Good article, but there are a lot of claims of '100% certainty' that arn't necessarily true. The author even states that hash functions only guarentee no collisions to a high probability.
It looks like there are about as many Earth-like planets in the universe as grains of sand on the Earth. Write your name on a grain of sand on one of those planets. Now have someone else randomly pick a single grain of sand from some planet in the universe. How certain are you that they won't pick yours?
The chance of that happening is roughly equal to the chance of a collision randomly occurring somewhere in a few quadrillion SHA256 hashes.
Yes, the chance that the hash will be broken is much higher than the chance of collisions occurring randomly. I'm just responding to "hash functions only guarantee no collisions to a high probability." People really underestimate how strong that probabilistic guarantee is.
As long as the hash function remains unbroken, untrusted sources can't screw with you.
Hash functions tend to be broken gradually and publicly, and we migrate to new ones as they start to look shaky. It's theoretically possible for someone to privately break a function that everyone else thinks is secure, but it would be an extremely impressive achievement since lots of full-time cryptographers work on breaking these things and publish every little bit of progress they make.
Let's suppose everyone has moved to content addressing. Considering all the amount of content generated every day, how much time would it take before real hash collisions start to emerge?
The number of 256-bit hashes you would have to generate in order to have a 50% that there's a duplicate in there is ~4*10^38. If we had a billion machines each generating a billion new hashes a second, it would take over 12 million years to get that many.
I don't assume computing power is constant, just that the rate of content generation is more or less constant (I think a billion devices publishing a billion new pieces of content every second is a pretty reasonable upper bound). OP asked about the odds of collisions occurring by accident due to the sheer volume of content generated and published, not about attacker scenarios.

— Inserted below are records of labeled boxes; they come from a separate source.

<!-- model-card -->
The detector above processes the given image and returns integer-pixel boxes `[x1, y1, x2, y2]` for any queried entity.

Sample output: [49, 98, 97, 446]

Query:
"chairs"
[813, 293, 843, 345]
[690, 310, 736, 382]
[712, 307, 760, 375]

Obviously we wouldn't use the same hash algorithm and setup for 12 million years, but the sheer absurdity of that length of time and that pace of content production shows this method will last, at least until flaws are found in SHA256.
The 50% chance he's referring to is the chance that, out of all that hashes that exist, there will be two hashes that match. He's saying that in his scenario it would be millions of years before there's even a single duplicate.